Texto selecionado.

2) A Bíblia não manda comemorar o Natal. Mas precisava? Francamente! Se não mandar você não move uma palha? Espontaneidade nem sonhar? Se não for no chicote...
Será que na lei de Deus havia a previsão para alguém sair pulando naquela procissão de Davi frente à Arca da Aliança? Será que havia uma lei bem clara dizendo que o ingresso para visitar o bebê Jesus seria um quilo de ouro ou de incenso ou de mirra?
Não havia nenhuma lei dizendo que Miriã deveria dançar de alegria depois da travessia do Mar Vermelho. Não havia nenhuma lei dizendo que derramar perfume nos pés do Senhor seria uma forma válida de adoração, mas aquela mulher o fez e Cristo aceitou. Não existia lei alguma dizendo que uma pessoa deveria ofertar a Deus tudo o que tinha e ficar sem nada. Mas aquela viúva pobre deu tudo o que tinha e Jesus aceitou. Foi o jeito que ela tinha de dizer "eu te amo, eu confio em ti." Precisava? Não. Mas foi válido porque foi por amor. O amor triunfa sobre a lei.
Sabe como Jesus chamou as pessoas que se limitam a fazer apenas o que a lei manda? SERVOS INÚTEIS. Porque só fazem o que foi mandado. São incapazes de ir além da lei e se deixar levar pelo coração. Servos inúteis desconhecem os arroubos do amor e não são capazes de fazer nada além do que foi ordenado. Em lugar algum da Bíblia está escrito que a gente não tem espaço para a ESPONTANEIDADE.

Lista de dados.

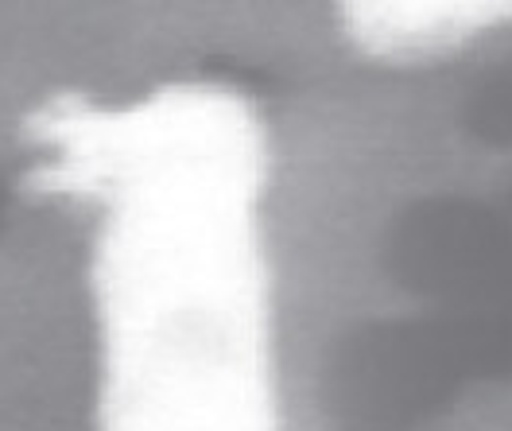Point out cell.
Instances as JSON below:
<instances>
[{
  "label": "cell",
  "instance_id": "7a4b0ae2",
  "mask_svg": "<svg viewBox=\"0 0 512 431\" xmlns=\"http://www.w3.org/2000/svg\"><path fill=\"white\" fill-rule=\"evenodd\" d=\"M342 35L373 63H427L512 24V0H350Z\"/></svg>",
  "mask_w": 512,
  "mask_h": 431
},
{
  "label": "cell",
  "instance_id": "6da1fadb",
  "mask_svg": "<svg viewBox=\"0 0 512 431\" xmlns=\"http://www.w3.org/2000/svg\"><path fill=\"white\" fill-rule=\"evenodd\" d=\"M63 187L94 199L101 431H280L264 195L249 94L167 82L55 113Z\"/></svg>",
  "mask_w": 512,
  "mask_h": 431
}]
</instances>
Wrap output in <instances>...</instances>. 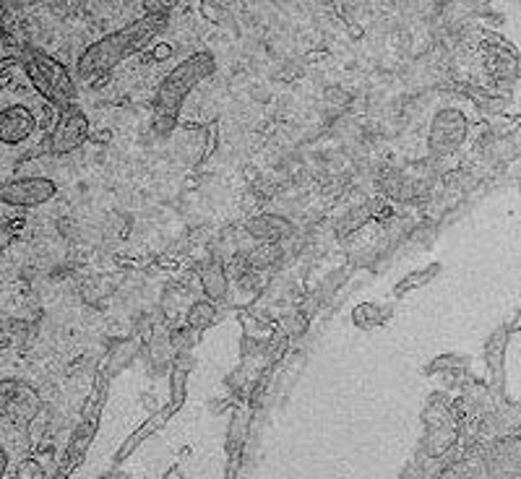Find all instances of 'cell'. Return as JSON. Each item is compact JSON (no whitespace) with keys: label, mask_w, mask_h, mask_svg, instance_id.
Here are the masks:
<instances>
[{"label":"cell","mask_w":521,"mask_h":479,"mask_svg":"<svg viewBox=\"0 0 521 479\" xmlns=\"http://www.w3.org/2000/svg\"><path fill=\"white\" fill-rule=\"evenodd\" d=\"M164 21H167V11H149L144 18H136L128 26L107 34L104 40L94 42L81 55L79 73L81 76H96V73L102 71H110L115 63H121L123 57L130 55L141 42H146L152 34L159 32L162 26H164Z\"/></svg>","instance_id":"6da1fadb"},{"label":"cell","mask_w":521,"mask_h":479,"mask_svg":"<svg viewBox=\"0 0 521 479\" xmlns=\"http://www.w3.org/2000/svg\"><path fill=\"white\" fill-rule=\"evenodd\" d=\"M211 71H214V57L208 55V52H198L191 60L177 65L175 71L162 81L159 94H157V104H154V125H157L159 133L172 128L185 94Z\"/></svg>","instance_id":"7a4b0ae2"},{"label":"cell","mask_w":521,"mask_h":479,"mask_svg":"<svg viewBox=\"0 0 521 479\" xmlns=\"http://www.w3.org/2000/svg\"><path fill=\"white\" fill-rule=\"evenodd\" d=\"M26 71H29V76L34 79V84L40 86V91H45L50 99H55L60 107H68V104L73 102L76 89H73V84H71V76L65 73V68L57 63L55 57L34 52L29 65H26Z\"/></svg>","instance_id":"3957f363"},{"label":"cell","mask_w":521,"mask_h":479,"mask_svg":"<svg viewBox=\"0 0 521 479\" xmlns=\"http://www.w3.org/2000/svg\"><path fill=\"white\" fill-rule=\"evenodd\" d=\"M438 479H521V463L503 456H469L449 466Z\"/></svg>","instance_id":"277c9868"},{"label":"cell","mask_w":521,"mask_h":479,"mask_svg":"<svg viewBox=\"0 0 521 479\" xmlns=\"http://www.w3.org/2000/svg\"><path fill=\"white\" fill-rule=\"evenodd\" d=\"M55 191V183L47 177H29V180H13V183L3 185L0 198L13 206H37L52 198Z\"/></svg>","instance_id":"5b68a950"},{"label":"cell","mask_w":521,"mask_h":479,"mask_svg":"<svg viewBox=\"0 0 521 479\" xmlns=\"http://www.w3.org/2000/svg\"><path fill=\"white\" fill-rule=\"evenodd\" d=\"M84 136H86V118H84L79 110L65 112L60 128H57L55 136H52V152L55 154L71 152V149H76V146L84 141Z\"/></svg>","instance_id":"8992f818"},{"label":"cell","mask_w":521,"mask_h":479,"mask_svg":"<svg viewBox=\"0 0 521 479\" xmlns=\"http://www.w3.org/2000/svg\"><path fill=\"white\" fill-rule=\"evenodd\" d=\"M464 138V118L459 112H443L433 125V149L435 152H451Z\"/></svg>","instance_id":"52a82bcc"},{"label":"cell","mask_w":521,"mask_h":479,"mask_svg":"<svg viewBox=\"0 0 521 479\" xmlns=\"http://www.w3.org/2000/svg\"><path fill=\"white\" fill-rule=\"evenodd\" d=\"M34 130V115L26 107L16 104V107H9L3 112V120H0V133H3V141L6 144H18L24 141L29 133Z\"/></svg>","instance_id":"ba28073f"},{"label":"cell","mask_w":521,"mask_h":479,"mask_svg":"<svg viewBox=\"0 0 521 479\" xmlns=\"http://www.w3.org/2000/svg\"><path fill=\"white\" fill-rule=\"evenodd\" d=\"M211 318H214V308H211V305H196V308L191 310L193 326H206Z\"/></svg>","instance_id":"9c48e42d"}]
</instances>
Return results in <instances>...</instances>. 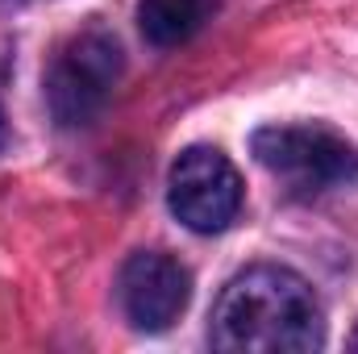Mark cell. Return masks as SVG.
I'll use <instances>...</instances> for the list:
<instances>
[{"mask_svg": "<svg viewBox=\"0 0 358 354\" xmlns=\"http://www.w3.org/2000/svg\"><path fill=\"white\" fill-rule=\"evenodd\" d=\"M213 346L225 354H308L325 342L321 300L287 267H246L213 309Z\"/></svg>", "mask_w": 358, "mask_h": 354, "instance_id": "1", "label": "cell"}, {"mask_svg": "<svg viewBox=\"0 0 358 354\" xmlns=\"http://www.w3.org/2000/svg\"><path fill=\"white\" fill-rule=\"evenodd\" d=\"M121 80V46L104 29L71 34L46 67V108L63 129H80L100 117Z\"/></svg>", "mask_w": 358, "mask_h": 354, "instance_id": "2", "label": "cell"}, {"mask_svg": "<svg viewBox=\"0 0 358 354\" xmlns=\"http://www.w3.org/2000/svg\"><path fill=\"white\" fill-rule=\"evenodd\" d=\"M255 159L296 192L358 183V146L325 125H263L250 138Z\"/></svg>", "mask_w": 358, "mask_h": 354, "instance_id": "3", "label": "cell"}, {"mask_svg": "<svg viewBox=\"0 0 358 354\" xmlns=\"http://www.w3.org/2000/svg\"><path fill=\"white\" fill-rule=\"evenodd\" d=\"M167 204L192 234H221L242 208V176L217 146H187L171 163Z\"/></svg>", "mask_w": 358, "mask_h": 354, "instance_id": "4", "label": "cell"}, {"mask_svg": "<svg viewBox=\"0 0 358 354\" xmlns=\"http://www.w3.org/2000/svg\"><path fill=\"white\" fill-rule=\"evenodd\" d=\"M117 292H121V309H125L129 325L159 334V330L176 325L179 313L187 309L192 275L179 259L163 255V250H138L121 267Z\"/></svg>", "mask_w": 358, "mask_h": 354, "instance_id": "5", "label": "cell"}, {"mask_svg": "<svg viewBox=\"0 0 358 354\" xmlns=\"http://www.w3.org/2000/svg\"><path fill=\"white\" fill-rule=\"evenodd\" d=\"M213 8V0H138V25L150 46L171 50L204 29Z\"/></svg>", "mask_w": 358, "mask_h": 354, "instance_id": "6", "label": "cell"}, {"mask_svg": "<svg viewBox=\"0 0 358 354\" xmlns=\"http://www.w3.org/2000/svg\"><path fill=\"white\" fill-rule=\"evenodd\" d=\"M4 138H8V129H4V113H0V150H4Z\"/></svg>", "mask_w": 358, "mask_h": 354, "instance_id": "7", "label": "cell"}, {"mask_svg": "<svg viewBox=\"0 0 358 354\" xmlns=\"http://www.w3.org/2000/svg\"><path fill=\"white\" fill-rule=\"evenodd\" d=\"M350 346H355V351H358V330H355V334H350Z\"/></svg>", "mask_w": 358, "mask_h": 354, "instance_id": "8", "label": "cell"}]
</instances>
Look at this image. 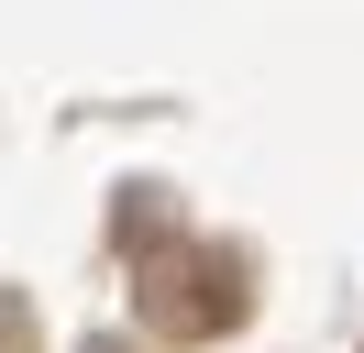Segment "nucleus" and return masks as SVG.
Segmentation results:
<instances>
[{
	"label": "nucleus",
	"mask_w": 364,
	"mask_h": 353,
	"mask_svg": "<svg viewBox=\"0 0 364 353\" xmlns=\"http://www.w3.org/2000/svg\"><path fill=\"white\" fill-rule=\"evenodd\" d=\"M0 353H33V309L11 298V287H0Z\"/></svg>",
	"instance_id": "2"
},
{
	"label": "nucleus",
	"mask_w": 364,
	"mask_h": 353,
	"mask_svg": "<svg viewBox=\"0 0 364 353\" xmlns=\"http://www.w3.org/2000/svg\"><path fill=\"white\" fill-rule=\"evenodd\" d=\"M111 243L133 254V320L155 342H221V331L254 320V254L243 243H199V232H166V188H122Z\"/></svg>",
	"instance_id": "1"
},
{
	"label": "nucleus",
	"mask_w": 364,
	"mask_h": 353,
	"mask_svg": "<svg viewBox=\"0 0 364 353\" xmlns=\"http://www.w3.org/2000/svg\"><path fill=\"white\" fill-rule=\"evenodd\" d=\"M89 353H144V342H89Z\"/></svg>",
	"instance_id": "3"
}]
</instances>
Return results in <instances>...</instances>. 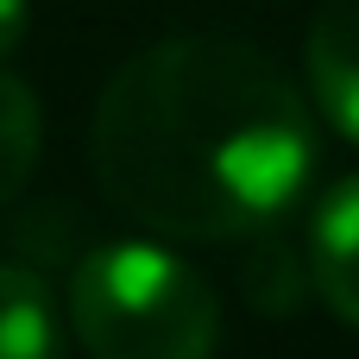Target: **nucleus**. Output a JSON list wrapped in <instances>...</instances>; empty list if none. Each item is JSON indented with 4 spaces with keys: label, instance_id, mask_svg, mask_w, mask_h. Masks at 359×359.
<instances>
[{
    "label": "nucleus",
    "instance_id": "7ed1b4c3",
    "mask_svg": "<svg viewBox=\"0 0 359 359\" xmlns=\"http://www.w3.org/2000/svg\"><path fill=\"white\" fill-rule=\"evenodd\" d=\"M309 278L316 297L347 328H359V177L334 183L309 221Z\"/></svg>",
    "mask_w": 359,
    "mask_h": 359
},
{
    "label": "nucleus",
    "instance_id": "f257e3e1",
    "mask_svg": "<svg viewBox=\"0 0 359 359\" xmlns=\"http://www.w3.org/2000/svg\"><path fill=\"white\" fill-rule=\"evenodd\" d=\"M107 202L164 240H252L316 170L297 82L240 38H164L126 57L88 126Z\"/></svg>",
    "mask_w": 359,
    "mask_h": 359
},
{
    "label": "nucleus",
    "instance_id": "6e6552de",
    "mask_svg": "<svg viewBox=\"0 0 359 359\" xmlns=\"http://www.w3.org/2000/svg\"><path fill=\"white\" fill-rule=\"evenodd\" d=\"M25 25H32V0H0V57H13Z\"/></svg>",
    "mask_w": 359,
    "mask_h": 359
},
{
    "label": "nucleus",
    "instance_id": "423d86ee",
    "mask_svg": "<svg viewBox=\"0 0 359 359\" xmlns=\"http://www.w3.org/2000/svg\"><path fill=\"white\" fill-rule=\"evenodd\" d=\"M38 145H44V114H38V95L0 69V208L32 183V164H38Z\"/></svg>",
    "mask_w": 359,
    "mask_h": 359
},
{
    "label": "nucleus",
    "instance_id": "39448f33",
    "mask_svg": "<svg viewBox=\"0 0 359 359\" xmlns=\"http://www.w3.org/2000/svg\"><path fill=\"white\" fill-rule=\"evenodd\" d=\"M0 359H63L57 290L32 265L0 259Z\"/></svg>",
    "mask_w": 359,
    "mask_h": 359
},
{
    "label": "nucleus",
    "instance_id": "f03ea898",
    "mask_svg": "<svg viewBox=\"0 0 359 359\" xmlns=\"http://www.w3.org/2000/svg\"><path fill=\"white\" fill-rule=\"evenodd\" d=\"M69 328L95 359H215L221 303L151 240H114L69 278Z\"/></svg>",
    "mask_w": 359,
    "mask_h": 359
},
{
    "label": "nucleus",
    "instance_id": "20e7f679",
    "mask_svg": "<svg viewBox=\"0 0 359 359\" xmlns=\"http://www.w3.org/2000/svg\"><path fill=\"white\" fill-rule=\"evenodd\" d=\"M309 88L322 114L359 145V0H322L309 25Z\"/></svg>",
    "mask_w": 359,
    "mask_h": 359
},
{
    "label": "nucleus",
    "instance_id": "0eeeda50",
    "mask_svg": "<svg viewBox=\"0 0 359 359\" xmlns=\"http://www.w3.org/2000/svg\"><path fill=\"white\" fill-rule=\"evenodd\" d=\"M309 284H316V278H309V252L297 259V252L278 246V240H259V246H252V265H240V290H246L265 316H290Z\"/></svg>",
    "mask_w": 359,
    "mask_h": 359
}]
</instances>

Instruções.
a) De acordo com o texto selecionado, que nome Jesus deu às pessoas que fazem apenas o que a lei manda?
b) Transcreva fielmente o trecho do texto selecionado que vai de "Sabe como Jesus" até "para a ESPONTANEIDADE.".
Responda com base somente no texto selecionado.

Resultados.
a) Servos inúteis.

b)
Sabe como Jesus chamou as pessoas que se limitam a fazer apenas o que a lei manda? SERVOS INÚTEIS. Porque só fazem o que foi mandado. São incapazes de ir além da lei e se deixar levar pelo coração. Servos inúteis desconhecem os arroubos do amor e não são capazes de fazer nada além do que foi ordenado. Em lugar algum da Bíblia está escrito que a gente não tem espaço para a ESPONTANEIDADE.